Representatives of Reno-based International Game Technology, which operates Megabucks, said Friday that they could not determine the odds of Sherwin's initial win, let alone his chances of winning twice. But he is the only two-time winner of the progressive slot system, which was introduced in March 1986.

As a cluster of television cameras focused on Sherwin at his favored Megabucks machine, Las Vegas residents Allen and Beth Lostetter stood to the side and marveled at their fellow gambler's good fortune.

"It tickles me," Beth said, adding that she hoped for similar luck in a blackjack tournament later Friday.

"It makes me jealous," Allen joked, eyeing the oversized $21,147,947.31 check placed nearby. Neither knew that this was Sherwin's second Megabucks win.

"That's good karma," Beth said when told of Sherwin's latest turn of luck. "I wonder if he wants to adopt any kids?"

Sherwin lives in northwest Las Vegas with his son and daughter-in-law, who "take care of my laundry for me," he said. He still drives, however, and recently bought an expensive new car using proceeds from his 1989 jackpot.
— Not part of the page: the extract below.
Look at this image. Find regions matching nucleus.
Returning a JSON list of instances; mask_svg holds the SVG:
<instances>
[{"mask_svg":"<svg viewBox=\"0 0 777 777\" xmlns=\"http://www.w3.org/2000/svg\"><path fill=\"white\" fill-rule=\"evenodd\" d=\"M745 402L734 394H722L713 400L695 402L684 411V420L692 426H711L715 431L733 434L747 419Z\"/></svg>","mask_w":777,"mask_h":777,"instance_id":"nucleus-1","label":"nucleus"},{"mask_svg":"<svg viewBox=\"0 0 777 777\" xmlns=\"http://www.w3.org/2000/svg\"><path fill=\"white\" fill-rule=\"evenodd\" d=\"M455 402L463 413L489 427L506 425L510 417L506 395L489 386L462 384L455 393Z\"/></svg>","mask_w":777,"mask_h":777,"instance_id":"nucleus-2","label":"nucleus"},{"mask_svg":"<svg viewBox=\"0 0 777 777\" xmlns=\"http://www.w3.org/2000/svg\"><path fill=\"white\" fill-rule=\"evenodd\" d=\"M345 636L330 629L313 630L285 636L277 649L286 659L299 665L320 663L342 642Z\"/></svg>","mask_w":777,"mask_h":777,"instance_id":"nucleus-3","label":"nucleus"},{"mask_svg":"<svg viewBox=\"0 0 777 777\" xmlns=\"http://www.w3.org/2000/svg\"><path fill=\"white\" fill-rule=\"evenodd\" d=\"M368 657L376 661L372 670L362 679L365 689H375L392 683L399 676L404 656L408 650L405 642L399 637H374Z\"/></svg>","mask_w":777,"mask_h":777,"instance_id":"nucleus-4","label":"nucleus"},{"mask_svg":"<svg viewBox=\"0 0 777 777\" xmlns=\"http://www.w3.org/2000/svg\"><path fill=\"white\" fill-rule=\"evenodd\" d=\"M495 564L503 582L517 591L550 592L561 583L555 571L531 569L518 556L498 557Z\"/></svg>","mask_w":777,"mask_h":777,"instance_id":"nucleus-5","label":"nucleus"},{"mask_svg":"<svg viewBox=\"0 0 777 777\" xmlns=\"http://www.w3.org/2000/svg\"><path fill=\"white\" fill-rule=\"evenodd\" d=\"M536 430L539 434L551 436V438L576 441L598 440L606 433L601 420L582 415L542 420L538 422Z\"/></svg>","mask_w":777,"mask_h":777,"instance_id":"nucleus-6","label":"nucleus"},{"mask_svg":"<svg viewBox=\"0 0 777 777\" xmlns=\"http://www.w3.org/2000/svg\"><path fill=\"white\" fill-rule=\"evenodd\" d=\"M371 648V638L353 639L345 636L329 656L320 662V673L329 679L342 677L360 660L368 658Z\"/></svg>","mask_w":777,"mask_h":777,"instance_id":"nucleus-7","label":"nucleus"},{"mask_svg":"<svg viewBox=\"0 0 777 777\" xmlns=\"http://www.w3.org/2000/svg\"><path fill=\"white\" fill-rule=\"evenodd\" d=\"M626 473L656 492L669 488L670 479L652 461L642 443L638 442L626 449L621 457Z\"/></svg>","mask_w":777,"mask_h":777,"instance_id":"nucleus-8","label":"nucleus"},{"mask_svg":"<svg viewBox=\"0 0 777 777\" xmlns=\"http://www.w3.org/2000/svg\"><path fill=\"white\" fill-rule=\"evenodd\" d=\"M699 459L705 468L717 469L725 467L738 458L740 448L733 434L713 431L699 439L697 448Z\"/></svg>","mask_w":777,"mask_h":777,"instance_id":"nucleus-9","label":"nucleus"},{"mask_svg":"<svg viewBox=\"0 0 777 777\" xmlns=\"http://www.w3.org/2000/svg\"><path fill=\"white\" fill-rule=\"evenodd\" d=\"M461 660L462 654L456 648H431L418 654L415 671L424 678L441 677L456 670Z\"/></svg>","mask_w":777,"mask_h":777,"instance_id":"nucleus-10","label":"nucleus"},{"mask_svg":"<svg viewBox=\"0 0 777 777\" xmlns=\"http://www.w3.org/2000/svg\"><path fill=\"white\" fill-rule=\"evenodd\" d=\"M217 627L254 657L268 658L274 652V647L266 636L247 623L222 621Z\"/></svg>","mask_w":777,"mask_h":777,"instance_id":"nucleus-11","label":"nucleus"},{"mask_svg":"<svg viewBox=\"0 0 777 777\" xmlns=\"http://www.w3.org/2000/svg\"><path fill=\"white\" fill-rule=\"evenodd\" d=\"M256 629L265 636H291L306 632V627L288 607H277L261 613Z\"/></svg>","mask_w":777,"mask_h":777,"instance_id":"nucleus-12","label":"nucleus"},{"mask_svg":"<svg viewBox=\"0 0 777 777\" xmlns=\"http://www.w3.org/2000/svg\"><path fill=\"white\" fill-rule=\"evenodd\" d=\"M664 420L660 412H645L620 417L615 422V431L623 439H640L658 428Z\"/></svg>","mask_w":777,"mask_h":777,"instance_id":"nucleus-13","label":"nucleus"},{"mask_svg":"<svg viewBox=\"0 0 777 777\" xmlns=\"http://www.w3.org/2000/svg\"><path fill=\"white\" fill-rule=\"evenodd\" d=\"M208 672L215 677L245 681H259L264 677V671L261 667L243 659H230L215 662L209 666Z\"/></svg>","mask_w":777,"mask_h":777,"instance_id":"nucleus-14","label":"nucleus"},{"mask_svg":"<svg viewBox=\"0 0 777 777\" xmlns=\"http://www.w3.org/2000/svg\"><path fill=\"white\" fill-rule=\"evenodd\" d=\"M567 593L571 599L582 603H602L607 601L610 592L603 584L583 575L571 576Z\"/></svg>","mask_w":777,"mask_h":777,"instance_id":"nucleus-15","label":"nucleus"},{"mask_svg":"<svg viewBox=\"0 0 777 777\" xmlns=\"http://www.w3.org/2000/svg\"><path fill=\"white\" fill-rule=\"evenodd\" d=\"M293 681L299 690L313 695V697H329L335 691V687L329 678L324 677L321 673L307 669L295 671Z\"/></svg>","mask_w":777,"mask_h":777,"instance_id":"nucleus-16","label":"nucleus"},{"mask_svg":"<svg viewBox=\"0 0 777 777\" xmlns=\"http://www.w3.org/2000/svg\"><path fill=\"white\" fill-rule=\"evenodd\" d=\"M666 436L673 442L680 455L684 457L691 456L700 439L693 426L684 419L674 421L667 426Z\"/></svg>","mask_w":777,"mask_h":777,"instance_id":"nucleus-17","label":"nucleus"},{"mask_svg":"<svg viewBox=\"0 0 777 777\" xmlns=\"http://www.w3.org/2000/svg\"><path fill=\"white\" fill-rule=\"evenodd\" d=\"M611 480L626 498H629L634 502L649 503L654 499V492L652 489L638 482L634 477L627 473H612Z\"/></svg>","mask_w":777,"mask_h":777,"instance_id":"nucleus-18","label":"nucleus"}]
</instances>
Having lived through the Great Depression, Sherwin said he's not prone to big expenditures. As he waited for IGT to verify his win Thursday, Cannery representatives offered him a complimentary meal at one of the property's restaurants. He instead asked for a hot dog, half of which he wrapped and took home to eat later.

Since 1989, Sherwin has continued to play Megabucks "once or twice a week," not to chase more money, he said, but in hopes of becoming the game's first repeat winner. That goal now in hand, he'll accept an undisclosed lump-sum payment and limit his future casino play to video poker.

Sherwin first won Megabucks on Nov. 22, 1989. That Thanksgiving eve, the 76-year-old retiree spent about 90 minutes gambling at The Mirage, which had opened to the public less than 10 hours before Sherwin's historic pull landed him more than $4.6 million.

His ex-wife, Florence, had loaned Sherwin $20 that night after he initially lost $80 from his own bankroll. "He never did carry enough money with him," she told the Review-Journal at the time.

Sherwin said Friday that he gave his ex-wife $10,000 each Christmas thereafter as a reward for her loan.

Thursday's win was financed entirely by Sherwin, who said he spent about $800 on slots at the Cannery before his lucky pull at around 5 p.m.

Because Sherwin's 1989 win, which at the time was the largest slot payout in local history, occurred on the opening night of the city's newest megaresort, unsubstantiated rumors circulated that Megabucks was rigged. Similar talk probably will circulate surrounding his repeat jackpot, but a state gaming official on Friday downplayed any likelihood of foul play.

"We've never had a Megabucks hit that we suspected was illegitimate," Gary Orton, deputy chief of the Nevada Gaming Control Board's enforcement division, said.

Following Sherwin's win, IGT for the first time reset its Megabucks jackpot at $10 million, up $3 million from its previous starting point. The game's current record jackpot is more than $38.7 million, won at Excalibur in March 2003.